Read the Supreme Court decision in Emerson v. Board of Education (1947). HELD: The statute and resolution did not violate the provision of the First Amendment (made applicable to the states by the Fourteenth Amendment) prohibiting any “law respecting an establishment of religion.” The case involved providing transportation for parochial students.

In Mitchell v. Helms 2000 SCOTUS ruled state aid could be granted to parochial schools.

In Trinity Lutheran Church v. Comer (2017), SCOTUS ruled the State of Missouri violated the Constitution when it excluded the Trinity Lutheran Church day care center in Columbia, Missouri, from receiving state funds for playground resurfacing.

https://www.supremecourt.gov/opinions/16pdf/15-577_khlp.pdf

Dan before you post something like "monies used to restore churches implicitly undermine the Establishment Clause of the First Amendment" I suggest you re-read the ACTUAL Amendment and any Supreme Court Case that supports or denies your premise.

Bailey Jones

I use the website "Charity Navigator" which evaluates charities based on factors such as financial transparency, overhead, executive pay, etc. It's a simple way to make sure that your charity dollars are going toward those you intend and not into someone's pockets.

Gary Scoggin

“ To assure the representation of the public interest, democratically elected bodies such as city councils, legislatures and Congress should appoint one or more members of the directorate of tax-exempt foundations.”. Dan, I’m sorry to say this but that’s a really silly idea both in concept and in application.

Michael Jozwiak

Changes from the Trump tax reforms severely limited the possibility of deductions from your income tax for charitable deductions. This hit all charities hard. With churches making millions, they should not be tax exempt. Religious groups should at least pay taxes on the properties they own.

Carlos Ponce

In McCullough v. Madison -1919 Justice Marshall ruled "the power to tax involves the power to destroy". Do you really want to give taxing entities that power over religious groups?

**Records from a spatial question set:**
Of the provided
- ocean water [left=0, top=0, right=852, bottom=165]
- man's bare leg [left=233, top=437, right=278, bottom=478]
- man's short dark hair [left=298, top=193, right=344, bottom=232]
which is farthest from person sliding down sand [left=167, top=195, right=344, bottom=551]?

**WRITTEN INSTRUCTION:**
Answer these questions from the text about church funding and taxation:
1. What funds did Missouri withhold from the Trinity Lutheran Church day care center?
2. Which website does one commenter use to evaluate charities?
3. What did the Court rule in Mitchell v. Helms?
These lines have no connection to the text about church funding and taxation.

**TASK RESULT:**
1. State funds for playground resurfacing.
2. Charity Navigator.
3. State aid could be granted to parochial schools.